To heal this I had to start placing firmer boundaries, while discerning when and where these were necessary. Then I had to address the deeper wound – which was a deep lack mindset. Any time I started thinking in terms of lack I would gently redirect myself to a feeling of abundance.
When you find yourself in a situation where you are feeling irritated, ignored, or dismissed ask yourself “What does this remind me of?” This simple but powerful question will get you thinking about how your present behaviors are being influenced by your past.
Inner Child Meditation
I use a variation of this meditation for past life integration and connecting with my shadow self. There’s a power in pairing visualization with intention, and creating a mental space wherein heavy emotions can be safely released.
This meditation will allow you to release those emotions in a safe environment. Before you start this meditation/visualization it can be helpful to reference a childhood photo of yourself to get the image fresh in your mind.
Start by visualizing yourself in a peaceful room, forest clearing or some other space that makes you feel comfortable. Incorporate all five senses as best as you can, noticing the sights, sounds and feelings that flow over you as you take in this environment.
In the center of this space imagine a bench with two chairs at either side facing each other. This is where you and your inner child will sit down and converse. Once you have built this space up in your mind you can move onto the next step.

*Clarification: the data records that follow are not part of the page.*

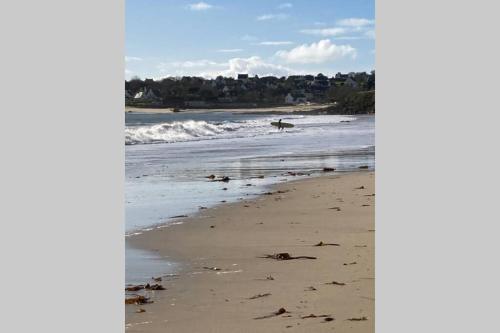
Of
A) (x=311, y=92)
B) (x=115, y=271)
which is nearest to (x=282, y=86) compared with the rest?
(x=311, y=92)

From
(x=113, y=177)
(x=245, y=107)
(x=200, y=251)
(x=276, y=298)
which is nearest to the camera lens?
(x=113, y=177)

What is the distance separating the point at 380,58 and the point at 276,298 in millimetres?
1219

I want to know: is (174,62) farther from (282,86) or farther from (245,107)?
(245,107)

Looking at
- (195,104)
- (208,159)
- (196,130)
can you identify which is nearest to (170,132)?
(196,130)

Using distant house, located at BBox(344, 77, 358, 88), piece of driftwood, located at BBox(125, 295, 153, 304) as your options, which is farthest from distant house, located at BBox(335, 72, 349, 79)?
piece of driftwood, located at BBox(125, 295, 153, 304)

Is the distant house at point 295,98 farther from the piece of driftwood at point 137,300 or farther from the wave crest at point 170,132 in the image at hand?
the wave crest at point 170,132

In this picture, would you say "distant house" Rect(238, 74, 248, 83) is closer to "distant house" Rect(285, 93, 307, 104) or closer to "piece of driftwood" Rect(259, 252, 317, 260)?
"distant house" Rect(285, 93, 307, 104)

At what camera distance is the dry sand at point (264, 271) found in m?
3.07

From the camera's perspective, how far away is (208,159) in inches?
428

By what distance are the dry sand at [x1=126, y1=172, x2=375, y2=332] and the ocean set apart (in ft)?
1.00

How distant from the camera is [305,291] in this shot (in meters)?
3.43

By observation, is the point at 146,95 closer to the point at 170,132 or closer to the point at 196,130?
the point at 170,132

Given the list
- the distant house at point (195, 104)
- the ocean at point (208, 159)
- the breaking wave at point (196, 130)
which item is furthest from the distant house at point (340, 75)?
the breaking wave at point (196, 130)

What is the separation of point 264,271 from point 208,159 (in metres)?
7.11
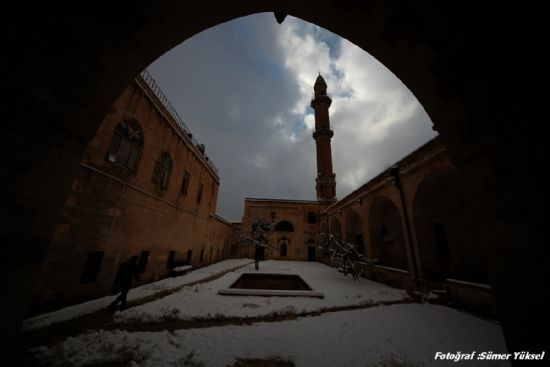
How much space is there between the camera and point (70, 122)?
1749 millimetres

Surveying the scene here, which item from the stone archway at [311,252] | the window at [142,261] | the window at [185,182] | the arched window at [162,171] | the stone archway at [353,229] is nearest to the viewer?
the window at [142,261]

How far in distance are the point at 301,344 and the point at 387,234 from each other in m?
11.1

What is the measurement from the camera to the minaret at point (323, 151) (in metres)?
27.2

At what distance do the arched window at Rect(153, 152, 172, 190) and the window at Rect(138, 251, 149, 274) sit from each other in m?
3.21

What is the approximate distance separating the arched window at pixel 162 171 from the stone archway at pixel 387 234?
11900mm

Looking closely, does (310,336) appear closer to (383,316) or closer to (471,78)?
(383,316)

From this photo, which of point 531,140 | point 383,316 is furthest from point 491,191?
point 383,316

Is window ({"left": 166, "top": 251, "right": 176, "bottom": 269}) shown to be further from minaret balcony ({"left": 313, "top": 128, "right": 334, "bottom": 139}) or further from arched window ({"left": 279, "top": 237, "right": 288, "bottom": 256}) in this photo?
minaret balcony ({"left": 313, "top": 128, "right": 334, "bottom": 139})

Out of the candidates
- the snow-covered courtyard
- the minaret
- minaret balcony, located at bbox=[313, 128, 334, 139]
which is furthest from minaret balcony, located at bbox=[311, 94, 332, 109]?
the snow-covered courtyard

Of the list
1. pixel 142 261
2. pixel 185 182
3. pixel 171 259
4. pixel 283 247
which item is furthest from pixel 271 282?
pixel 283 247

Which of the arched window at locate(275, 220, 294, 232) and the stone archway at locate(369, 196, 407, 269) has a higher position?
the arched window at locate(275, 220, 294, 232)

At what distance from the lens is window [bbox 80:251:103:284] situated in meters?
6.18

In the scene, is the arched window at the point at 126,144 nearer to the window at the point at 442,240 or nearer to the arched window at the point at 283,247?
the window at the point at 442,240

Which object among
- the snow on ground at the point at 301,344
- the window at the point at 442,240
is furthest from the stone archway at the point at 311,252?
the snow on ground at the point at 301,344
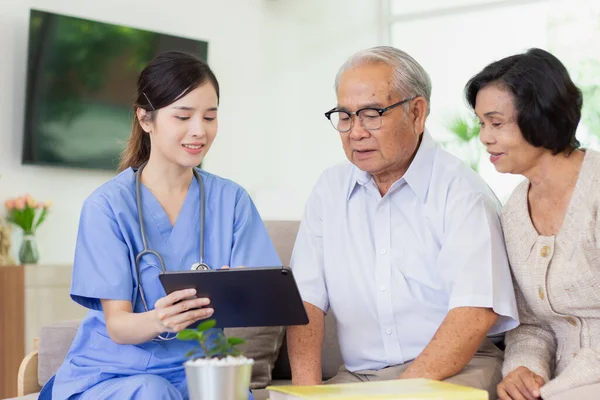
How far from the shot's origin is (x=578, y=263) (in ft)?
5.88

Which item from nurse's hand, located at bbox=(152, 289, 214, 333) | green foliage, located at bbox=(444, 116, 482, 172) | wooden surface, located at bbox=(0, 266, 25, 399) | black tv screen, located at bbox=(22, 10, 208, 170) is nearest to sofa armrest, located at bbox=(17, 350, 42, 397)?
nurse's hand, located at bbox=(152, 289, 214, 333)

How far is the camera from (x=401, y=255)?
204cm

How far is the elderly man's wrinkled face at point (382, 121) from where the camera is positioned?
79.2 inches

Visualize your child self (inner child) either walking up a pathway or through a door into the space you are in. Don’t worry if the visualization isn’t perfect yet, just do the best you can.
Inner Child Affirmations:
Then come face to face with your inner child and hug them tightly. You can recite some affirmations such as: ⠀
- “I am here”
- “I see you”
- “I’m listening”
- “You are safe now”
Spend as much time as you need. Comforting, affirming, conversing or giving advice. At this point you can allow any heavy childhood memories and experiences to surface. You may feel angry, upset, you may even cry. Just let it all flow and be released from your system. ⠀
You can then visualize your inner child filling with white light. Feel them dissolving into you, becoming fully integrated. When you come back to yourself just take a few minutes to process it all, and then write your experience down. ⠀
The first time you try this exercize the visuals will probably be unclear, and you will likely have trouble maintaining the space in your mind. Try your best and work with what you’ve got. With practice this will become as easy as walking into a physical room.
Treat this space just as you would any sacred space you work in. As you revisit it in future sessions you’ll start building up a familiar energy here, one of complete safety and security. This is an inner sanctuary you should feel comfortable retreating to.
Signs Your Inner Child is Healing
- You are more introspective and less reactive
- You are more aware of your triggers
- You communicate clearer
- You aren’t as influenced by outside judgement
- You can set clear boundaries
- Your self love is growing
- You aren’t afraid to be playful
- You are filled with a renewed sense of awe
Remember that the inner child is not just a wounded aspect, it also contains the positive beliefs and habits we picked up in childhood. The inner child is also the aspect of ourselves that is filled with endless awe and playful energy.
When you approach inner child healing make sure you embrace both the light and dark sides. The idea is to bring balance to all aspects of yourself, and integrate those parts you have repressed. Take things slowly and do the best you can – this can be intense work.